-- Exercise aim --
Copy out the blog post below about a small land drain and its bridge, word for word and including the comments.

You never know




      It doesn't look very inspiring but whenever I've driven past this small land drain, which inevitably leads to a bigger one, I've meant to stop and then look and watch for a while. This time with no heavy farm machinery passing I finally did. Anglers do like to hang over bridges no matter how inspiring or uninspiring the view is, in fact I think we are programmed to do it anywhere.
      I know another land drain just like this one where I've caught pike but that one doesn't have the benefit of a bridge to constrict the flow and make a small pool on the other side. Most people ignore these small man-made drains but you never know what lurks in there.
      I sat for a while and who should turn up but Mr Heron and he knows a thing or two about fishing. I watched him catch some small silver fish but when I tried to get closer he was up and away as quick as you like croaking, honking and lumbering his way into the distance.
      Although no club owns, or at least rents the water, I'll find the farmer and ask for permission because farm managers can get quite iffy about people tramping about on their carefully cultivated land.
      Now to get the first visit organised. After gaining permission of course.





Comments

Brk Trt said…
John a bridge is a magnet to an angler. Most times there's a nice reward close.
Spot on Alan, even Sue, my wife, has the same compulsion. It really is a case of you never know. The most unlikely places and all that. Regards, John
Bureboyblog said…
Pioneering TT. I had the rather more well tried and tested Wissey in my sights today but my seized back is not quite yet unstuck so I'll bide my time. Plenty coming out on hemp and tares or blitz and punch on Friday.

-- Data lines --
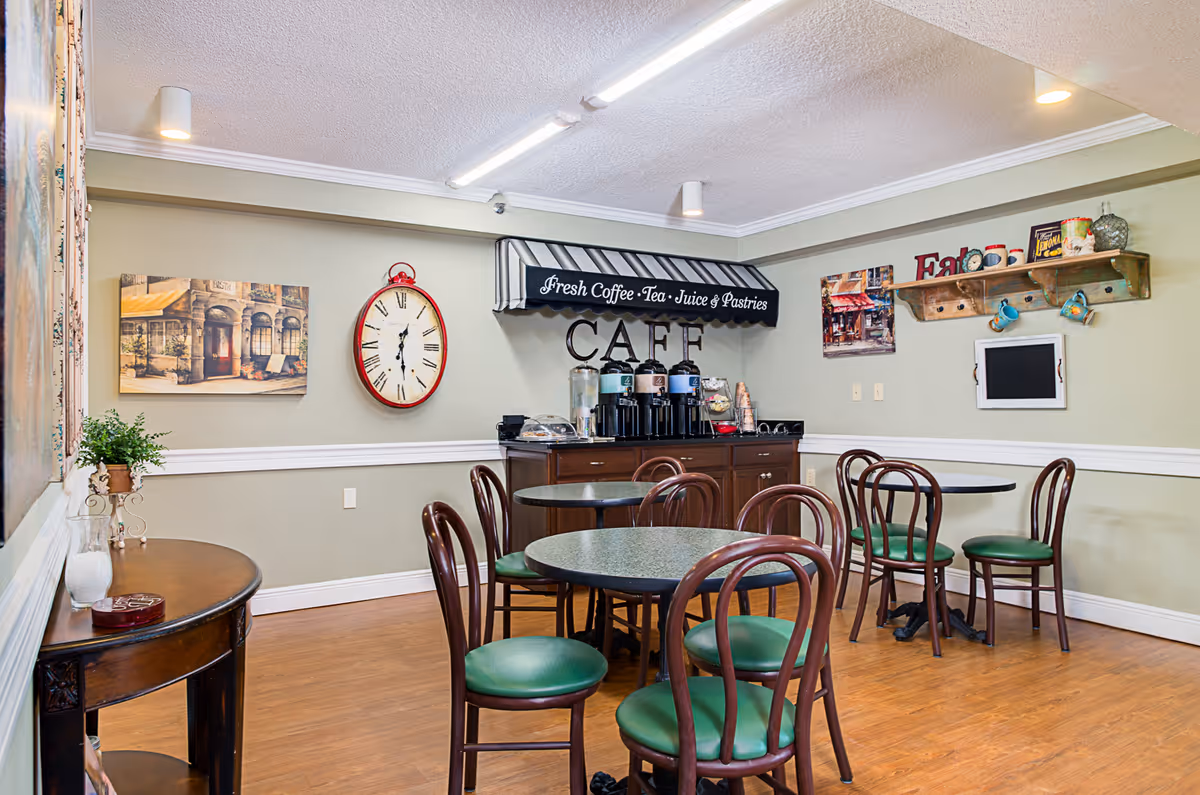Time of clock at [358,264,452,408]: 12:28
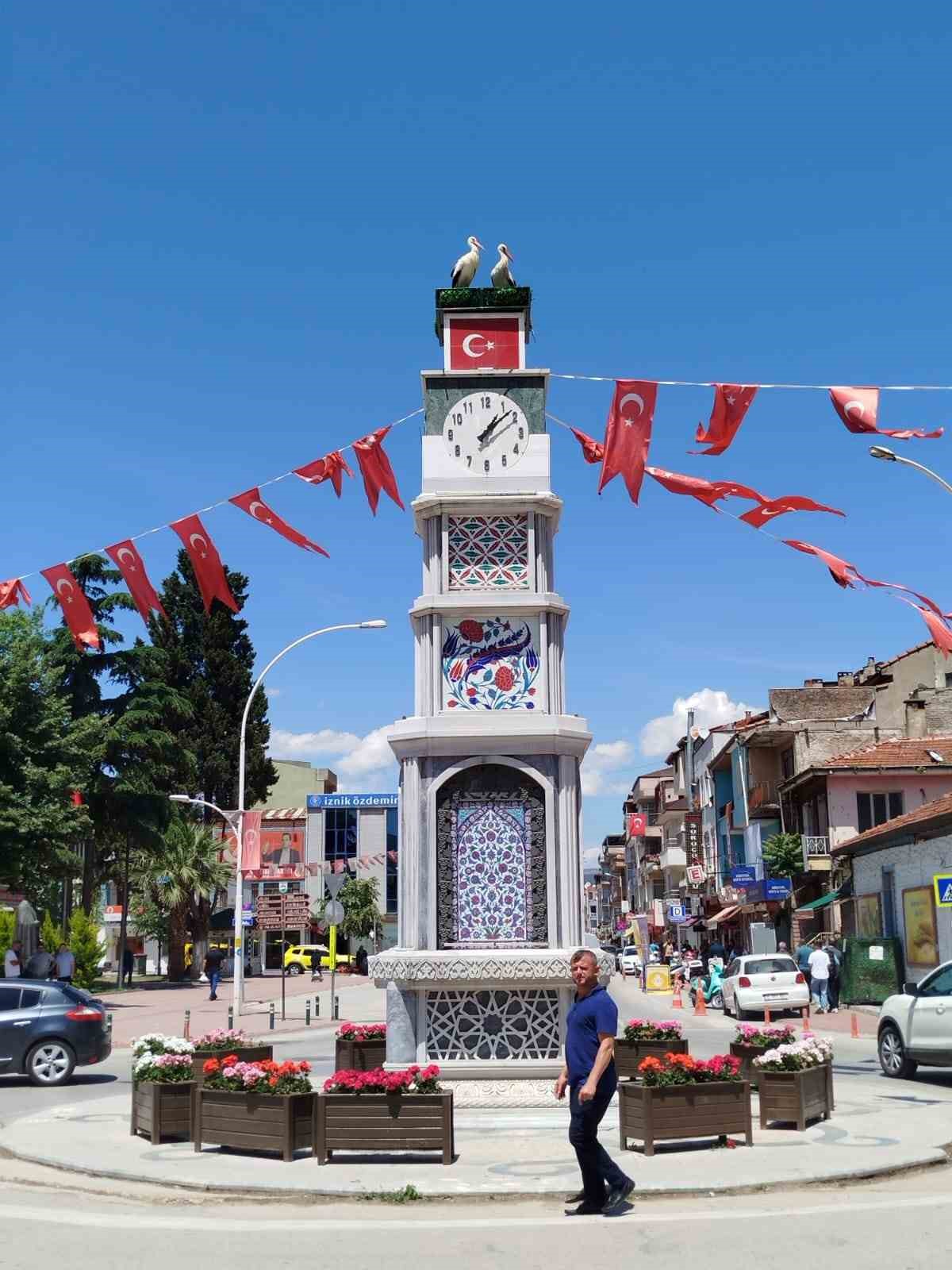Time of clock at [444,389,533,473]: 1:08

-- Finished exercise --
You never know




      It doesn't look very inspiring but whenever I've driven past this small land drain, which inevitably leads to a bigger one, I've meant to stop and then look and watch for a while. This time with no heavy farm machinery passing I finally did. Anglers do like to hang over bridges no matter how inspiring or uninspiring the view is, in fact I think we are programmed to do it anywhere.
      I know another land drain just like this one where I've caught pike but that one doesn't have the benefit of a bridge to constrict the flow and make a small pool on the other side. Most people ignore these small man-made drains but you never know what lurks in there.
      I sat for a while and who should turn up but Mr Heron and he knows a thing or two about fishing. I watched him catch some small silver fish but when I tried to get closer he was up and away as quick as you like croaking, honking and lumbering his way into the distance.
      Although no club owns, or at least rents the water, I'll find the farmer and ask for permission because farm managers can get quite iffy about people tramping about on their carefully cultivated land.
      Now to get the first visit organised. After gaining permission of course.





Comments

Brk Trt said…
John a bridge is a magnet to an angler. Most times there's a nice reward close.
Spot on Alan, even Sue, my wife, has the same compulsion. It really is a case of you never know. The most unlikely places and all that. Regards, John
Bureboyblog said…
Pioneering TT. I had the rather more well tried and tested Wissey in my sights today but my seized back is not quite yet unstuck so I'll bide my time. Plenty coming out on hemp and tares or blitz and punch on Friday.